A SIGNIFICANT communications programme launches this month around the phased migration of services from existing Glasgow hospitals. This high-profile public information campaign supplements the staff communications that have been ongoing for many months, but are being significantly ramped up as we approach the move.
Radio Clyde 1 and Clyde 2 advertising, featuring a number of tailored public information messages, began on 30 March and will run through till mid-June. These ads will give clear site-specific information and direct listeners to a web resource where more detailed information can be accessed.
Health News is being revamped from a 12-page tabloid newspaper into a 16-page magazine format. The first issue of this new-style magazine will be printed on 15 April and will be dedicated to acute hospital changes.
It will promote the wonderful new hospitals and detail how patients should access NHS services following the closure of old sites and the opening of the new ones.
This magazine will be inserted inside every issue of The Herald and the Evening Times, but will also be made available in every pharmacy in Greater Glasgow and throughout all Greater Glasgow and Clyde hospitals for staff and the public.
A special eight-page Public Information booklet detailing changes to acute hospital provision is being sent to every household in our health board area (that’s 561,000 homes).
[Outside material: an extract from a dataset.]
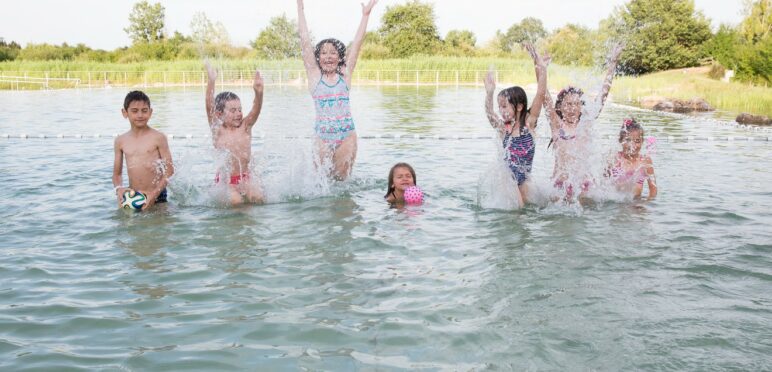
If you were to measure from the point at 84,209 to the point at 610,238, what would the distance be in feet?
17.2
Royal Mail will deliver them in the week beginning 11 May.
Key to all our messaging is signposting people to a newly developed web portal that will sit on our website www.nhsggc.org.uk featuring detailed information and links to travel details; a campus guide, including parking and drop-off points, and, importantly, an interactive digital feature enabling users to key in a postcode and be told what A&E or Minor Injury Unit they should use.
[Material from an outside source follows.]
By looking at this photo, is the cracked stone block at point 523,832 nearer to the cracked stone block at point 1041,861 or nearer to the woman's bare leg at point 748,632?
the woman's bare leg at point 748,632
This web portal became functional on 1 April and will continue to be updated and developed throughout the migration period.
Four specially developed short films have been created using a blend of animation and photography. One concentrates on transport and accessing the new hospitals; another is about arriving at the children’s hospital and how to find your way about; the third focuses on arriving at the adult hospital, finding your way about and its facilities; and the fourth is about how to access the appropriate A&Es and Minor Injury Units
during and after the migration period.
Posters in existing hospitals, along with large vinyl display signs, will support the communications strategy together with newspaper adverts. GP briefings and posters in community settings are also part of the campaign, as are the ongoing staff roadshows and regular SN staff briefings.
Four 24-page archive magazines telling the wonderful social history of each of the hospitals due to close during this period are now being printed and will be made available to staff and local communities.
These very desirable archive magazines feature sepia-toned historic photography running through to black-and-white photography and into colour photography to tell the story of more recent history.
Each of the booklets concludes with a fold-out section depicting the new children’s and adults’ hospitals.